**Your objective:** Copy out, exactly as given, every line from the line with "How far off" to the end of the listing, both of those lines included.

**Records provided:**
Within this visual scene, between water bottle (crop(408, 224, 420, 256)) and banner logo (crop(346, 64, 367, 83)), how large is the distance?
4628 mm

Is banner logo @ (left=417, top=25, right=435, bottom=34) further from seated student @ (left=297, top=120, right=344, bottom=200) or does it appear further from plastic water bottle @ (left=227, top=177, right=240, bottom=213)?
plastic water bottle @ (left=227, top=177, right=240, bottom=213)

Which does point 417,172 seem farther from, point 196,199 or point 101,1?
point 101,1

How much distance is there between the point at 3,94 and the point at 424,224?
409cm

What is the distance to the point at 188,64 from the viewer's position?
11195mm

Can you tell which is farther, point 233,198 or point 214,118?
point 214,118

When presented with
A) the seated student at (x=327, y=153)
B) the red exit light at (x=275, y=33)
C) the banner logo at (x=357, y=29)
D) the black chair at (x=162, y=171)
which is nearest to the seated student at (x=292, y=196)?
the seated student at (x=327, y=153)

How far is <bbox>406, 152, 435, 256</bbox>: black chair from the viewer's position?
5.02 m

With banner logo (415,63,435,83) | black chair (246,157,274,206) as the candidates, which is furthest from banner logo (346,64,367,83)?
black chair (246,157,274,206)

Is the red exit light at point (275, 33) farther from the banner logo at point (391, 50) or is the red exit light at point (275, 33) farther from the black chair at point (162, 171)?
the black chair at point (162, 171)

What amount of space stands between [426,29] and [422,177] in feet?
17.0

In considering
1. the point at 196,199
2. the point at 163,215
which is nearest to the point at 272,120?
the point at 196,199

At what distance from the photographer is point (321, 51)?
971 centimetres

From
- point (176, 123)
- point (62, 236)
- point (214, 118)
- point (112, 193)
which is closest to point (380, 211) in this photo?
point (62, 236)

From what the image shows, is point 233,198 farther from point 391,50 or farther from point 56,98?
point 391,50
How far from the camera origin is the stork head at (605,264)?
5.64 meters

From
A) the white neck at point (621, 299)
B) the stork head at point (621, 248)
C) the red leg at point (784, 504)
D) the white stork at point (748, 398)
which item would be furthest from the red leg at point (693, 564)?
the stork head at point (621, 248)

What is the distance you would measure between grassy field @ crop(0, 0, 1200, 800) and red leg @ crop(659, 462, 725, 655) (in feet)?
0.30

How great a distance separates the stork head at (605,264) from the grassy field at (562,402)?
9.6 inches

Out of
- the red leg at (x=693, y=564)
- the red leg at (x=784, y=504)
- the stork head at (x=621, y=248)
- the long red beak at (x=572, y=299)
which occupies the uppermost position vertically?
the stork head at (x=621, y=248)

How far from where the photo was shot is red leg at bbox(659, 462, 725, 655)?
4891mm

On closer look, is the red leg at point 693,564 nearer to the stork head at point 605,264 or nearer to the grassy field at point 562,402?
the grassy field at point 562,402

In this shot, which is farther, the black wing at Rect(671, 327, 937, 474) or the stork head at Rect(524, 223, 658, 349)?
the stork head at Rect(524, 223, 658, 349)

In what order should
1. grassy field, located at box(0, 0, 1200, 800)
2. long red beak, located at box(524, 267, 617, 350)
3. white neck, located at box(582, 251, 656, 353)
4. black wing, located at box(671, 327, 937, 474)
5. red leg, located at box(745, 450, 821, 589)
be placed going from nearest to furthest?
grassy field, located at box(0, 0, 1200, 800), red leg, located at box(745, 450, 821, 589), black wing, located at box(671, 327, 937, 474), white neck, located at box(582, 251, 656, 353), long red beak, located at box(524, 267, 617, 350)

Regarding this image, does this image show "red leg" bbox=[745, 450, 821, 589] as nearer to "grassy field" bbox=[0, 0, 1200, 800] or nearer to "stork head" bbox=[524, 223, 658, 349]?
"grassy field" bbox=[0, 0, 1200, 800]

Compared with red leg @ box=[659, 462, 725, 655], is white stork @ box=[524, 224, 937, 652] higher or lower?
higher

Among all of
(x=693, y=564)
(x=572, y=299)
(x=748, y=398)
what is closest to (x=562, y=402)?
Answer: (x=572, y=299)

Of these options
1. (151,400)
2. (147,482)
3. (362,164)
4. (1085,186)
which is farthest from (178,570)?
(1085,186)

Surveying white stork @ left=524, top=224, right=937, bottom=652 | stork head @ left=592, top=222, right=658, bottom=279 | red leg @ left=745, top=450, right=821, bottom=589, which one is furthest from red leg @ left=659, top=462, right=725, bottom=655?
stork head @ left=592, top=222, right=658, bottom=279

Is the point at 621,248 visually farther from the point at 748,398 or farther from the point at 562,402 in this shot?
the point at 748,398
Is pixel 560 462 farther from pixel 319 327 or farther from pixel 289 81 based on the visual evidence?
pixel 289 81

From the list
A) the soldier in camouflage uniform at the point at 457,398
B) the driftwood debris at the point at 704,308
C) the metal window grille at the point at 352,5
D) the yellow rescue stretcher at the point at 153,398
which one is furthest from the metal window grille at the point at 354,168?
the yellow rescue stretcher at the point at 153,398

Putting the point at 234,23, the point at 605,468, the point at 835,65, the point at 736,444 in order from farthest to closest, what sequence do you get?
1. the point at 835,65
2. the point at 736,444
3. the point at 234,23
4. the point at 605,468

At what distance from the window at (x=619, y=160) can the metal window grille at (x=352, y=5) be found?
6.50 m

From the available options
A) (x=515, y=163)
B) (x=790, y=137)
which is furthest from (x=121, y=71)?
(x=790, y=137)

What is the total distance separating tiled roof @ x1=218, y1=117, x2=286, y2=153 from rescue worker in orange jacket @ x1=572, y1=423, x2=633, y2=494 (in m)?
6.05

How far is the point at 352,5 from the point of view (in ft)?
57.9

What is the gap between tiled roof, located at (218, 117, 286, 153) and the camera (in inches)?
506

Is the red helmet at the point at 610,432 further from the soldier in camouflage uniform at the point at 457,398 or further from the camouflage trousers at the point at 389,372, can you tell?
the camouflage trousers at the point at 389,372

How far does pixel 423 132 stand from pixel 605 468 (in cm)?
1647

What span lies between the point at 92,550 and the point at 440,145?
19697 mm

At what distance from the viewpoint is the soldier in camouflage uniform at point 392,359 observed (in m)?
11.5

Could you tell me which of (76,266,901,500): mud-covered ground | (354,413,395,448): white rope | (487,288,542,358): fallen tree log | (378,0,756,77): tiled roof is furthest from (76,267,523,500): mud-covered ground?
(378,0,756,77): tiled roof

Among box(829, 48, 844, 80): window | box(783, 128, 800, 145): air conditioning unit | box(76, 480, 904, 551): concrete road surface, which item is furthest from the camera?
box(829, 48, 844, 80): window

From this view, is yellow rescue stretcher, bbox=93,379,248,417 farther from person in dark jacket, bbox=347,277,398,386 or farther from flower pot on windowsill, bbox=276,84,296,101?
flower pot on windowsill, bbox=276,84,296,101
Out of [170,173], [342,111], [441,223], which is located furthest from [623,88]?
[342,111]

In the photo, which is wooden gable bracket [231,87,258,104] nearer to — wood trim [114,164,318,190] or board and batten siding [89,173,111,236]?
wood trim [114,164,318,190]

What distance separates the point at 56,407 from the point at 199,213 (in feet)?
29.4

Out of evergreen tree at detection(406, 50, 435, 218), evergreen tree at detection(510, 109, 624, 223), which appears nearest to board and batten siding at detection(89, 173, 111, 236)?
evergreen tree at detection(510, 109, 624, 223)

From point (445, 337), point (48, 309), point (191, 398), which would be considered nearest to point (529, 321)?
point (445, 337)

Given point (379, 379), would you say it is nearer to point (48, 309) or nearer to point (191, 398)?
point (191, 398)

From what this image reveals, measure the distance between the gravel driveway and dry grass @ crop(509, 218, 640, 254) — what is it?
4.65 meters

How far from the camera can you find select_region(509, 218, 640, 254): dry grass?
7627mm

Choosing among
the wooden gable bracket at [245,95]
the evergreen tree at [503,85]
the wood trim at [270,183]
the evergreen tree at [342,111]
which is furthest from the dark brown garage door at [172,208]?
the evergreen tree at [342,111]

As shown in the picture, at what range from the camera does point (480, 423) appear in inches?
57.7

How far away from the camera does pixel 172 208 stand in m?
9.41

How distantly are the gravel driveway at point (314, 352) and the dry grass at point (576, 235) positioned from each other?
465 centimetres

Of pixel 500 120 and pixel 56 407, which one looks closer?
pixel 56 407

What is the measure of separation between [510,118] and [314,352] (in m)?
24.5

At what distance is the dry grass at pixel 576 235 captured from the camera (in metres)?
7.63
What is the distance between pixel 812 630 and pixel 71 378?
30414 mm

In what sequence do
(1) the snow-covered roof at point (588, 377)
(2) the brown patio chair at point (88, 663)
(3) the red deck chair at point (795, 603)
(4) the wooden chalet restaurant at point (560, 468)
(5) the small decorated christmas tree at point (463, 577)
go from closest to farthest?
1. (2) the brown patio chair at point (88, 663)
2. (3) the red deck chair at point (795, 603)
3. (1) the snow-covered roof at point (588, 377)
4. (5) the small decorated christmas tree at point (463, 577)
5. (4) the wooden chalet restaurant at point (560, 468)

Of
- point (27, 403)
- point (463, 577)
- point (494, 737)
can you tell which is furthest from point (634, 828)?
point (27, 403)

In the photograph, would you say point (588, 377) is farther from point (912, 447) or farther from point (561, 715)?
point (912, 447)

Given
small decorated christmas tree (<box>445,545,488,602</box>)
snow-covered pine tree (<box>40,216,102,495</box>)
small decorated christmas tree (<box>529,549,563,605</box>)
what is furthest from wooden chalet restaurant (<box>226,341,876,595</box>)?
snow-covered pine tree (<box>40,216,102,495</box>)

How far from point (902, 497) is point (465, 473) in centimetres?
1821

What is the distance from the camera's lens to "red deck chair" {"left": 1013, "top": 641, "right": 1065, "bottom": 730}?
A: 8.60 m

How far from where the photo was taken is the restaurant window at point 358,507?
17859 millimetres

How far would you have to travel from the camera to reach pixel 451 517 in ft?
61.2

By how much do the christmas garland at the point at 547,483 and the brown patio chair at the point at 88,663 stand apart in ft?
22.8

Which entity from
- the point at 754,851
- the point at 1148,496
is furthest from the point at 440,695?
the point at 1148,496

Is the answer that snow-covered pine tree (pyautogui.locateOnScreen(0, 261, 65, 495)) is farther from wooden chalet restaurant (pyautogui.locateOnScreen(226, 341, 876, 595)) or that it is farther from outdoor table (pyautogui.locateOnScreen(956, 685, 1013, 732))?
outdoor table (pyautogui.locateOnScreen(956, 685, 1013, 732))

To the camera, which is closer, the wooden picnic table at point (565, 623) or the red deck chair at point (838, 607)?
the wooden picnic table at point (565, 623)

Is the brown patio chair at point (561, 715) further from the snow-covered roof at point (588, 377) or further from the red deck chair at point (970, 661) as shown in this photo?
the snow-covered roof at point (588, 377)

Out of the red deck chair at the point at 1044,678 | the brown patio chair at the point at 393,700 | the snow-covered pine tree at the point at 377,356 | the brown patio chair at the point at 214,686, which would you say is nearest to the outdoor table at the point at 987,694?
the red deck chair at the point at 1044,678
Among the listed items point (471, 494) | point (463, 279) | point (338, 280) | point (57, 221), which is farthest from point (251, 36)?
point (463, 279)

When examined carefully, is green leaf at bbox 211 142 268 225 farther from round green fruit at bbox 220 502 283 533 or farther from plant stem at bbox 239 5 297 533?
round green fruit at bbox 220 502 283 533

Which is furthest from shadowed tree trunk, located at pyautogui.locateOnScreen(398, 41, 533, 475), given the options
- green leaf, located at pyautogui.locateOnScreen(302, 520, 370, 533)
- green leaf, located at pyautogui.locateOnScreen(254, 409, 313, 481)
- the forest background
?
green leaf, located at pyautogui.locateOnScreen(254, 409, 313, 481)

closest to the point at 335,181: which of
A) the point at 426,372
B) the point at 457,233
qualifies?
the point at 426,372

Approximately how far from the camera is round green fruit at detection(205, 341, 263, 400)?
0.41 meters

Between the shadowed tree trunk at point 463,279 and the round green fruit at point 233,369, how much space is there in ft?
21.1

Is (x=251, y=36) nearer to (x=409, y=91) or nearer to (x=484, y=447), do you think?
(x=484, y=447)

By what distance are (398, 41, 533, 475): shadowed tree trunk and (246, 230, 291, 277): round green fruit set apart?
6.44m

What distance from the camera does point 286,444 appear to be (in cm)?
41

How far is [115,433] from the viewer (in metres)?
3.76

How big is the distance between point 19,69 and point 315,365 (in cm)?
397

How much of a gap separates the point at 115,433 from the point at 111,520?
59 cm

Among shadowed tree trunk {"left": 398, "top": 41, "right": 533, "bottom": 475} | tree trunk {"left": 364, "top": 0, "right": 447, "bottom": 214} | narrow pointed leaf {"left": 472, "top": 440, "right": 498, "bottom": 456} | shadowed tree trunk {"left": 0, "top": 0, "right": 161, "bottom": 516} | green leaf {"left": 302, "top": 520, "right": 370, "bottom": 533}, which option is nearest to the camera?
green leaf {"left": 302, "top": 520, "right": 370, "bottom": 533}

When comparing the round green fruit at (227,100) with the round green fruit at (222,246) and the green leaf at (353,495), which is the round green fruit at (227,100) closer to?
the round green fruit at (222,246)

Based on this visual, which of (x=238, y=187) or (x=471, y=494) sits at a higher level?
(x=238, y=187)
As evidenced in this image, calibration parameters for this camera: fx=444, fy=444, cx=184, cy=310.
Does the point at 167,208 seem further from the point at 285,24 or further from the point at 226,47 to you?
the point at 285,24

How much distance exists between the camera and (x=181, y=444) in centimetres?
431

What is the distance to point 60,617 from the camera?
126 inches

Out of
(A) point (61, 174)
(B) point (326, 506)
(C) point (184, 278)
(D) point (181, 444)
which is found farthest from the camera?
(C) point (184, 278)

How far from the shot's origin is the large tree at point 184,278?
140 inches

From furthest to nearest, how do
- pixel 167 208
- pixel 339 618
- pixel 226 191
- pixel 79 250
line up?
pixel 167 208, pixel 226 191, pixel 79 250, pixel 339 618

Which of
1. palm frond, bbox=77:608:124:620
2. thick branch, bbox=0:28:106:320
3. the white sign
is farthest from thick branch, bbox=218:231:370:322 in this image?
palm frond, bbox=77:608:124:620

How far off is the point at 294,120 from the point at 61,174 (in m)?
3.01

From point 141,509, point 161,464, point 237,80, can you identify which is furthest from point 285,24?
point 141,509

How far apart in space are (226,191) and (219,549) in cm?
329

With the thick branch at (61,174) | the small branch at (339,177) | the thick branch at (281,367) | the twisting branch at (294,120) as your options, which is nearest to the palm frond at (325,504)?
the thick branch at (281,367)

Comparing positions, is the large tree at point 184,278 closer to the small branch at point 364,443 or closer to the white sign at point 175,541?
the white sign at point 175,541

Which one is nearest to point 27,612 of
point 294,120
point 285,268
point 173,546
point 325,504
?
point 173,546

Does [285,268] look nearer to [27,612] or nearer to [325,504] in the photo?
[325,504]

**Response:**
How far off is the point at 294,120 from the point at 61,174 (in m)?
3.01

From point 141,509, point 161,464, point 237,80, can you identify which is furthest from point 285,24?
point 141,509

How far apart in space are (226,191) and (219,549) in cm?
329

With the thick branch at (61,174) | the small branch at (339,177) | the thick branch at (281,367) | the twisting branch at (294,120) as your options, which is nearest to the palm frond at (325,504)?
the thick branch at (281,367)

Comparing positions, is the large tree at point 184,278 closer to the small branch at point 364,443 or closer to the white sign at point 175,541?
the white sign at point 175,541

Which one is nearest to point 27,612 of
point 294,120
point 285,268
point 173,546
point 325,504
?
point 173,546

Does [285,268] look nearer to [27,612] or nearer to [325,504] in the photo?
[325,504]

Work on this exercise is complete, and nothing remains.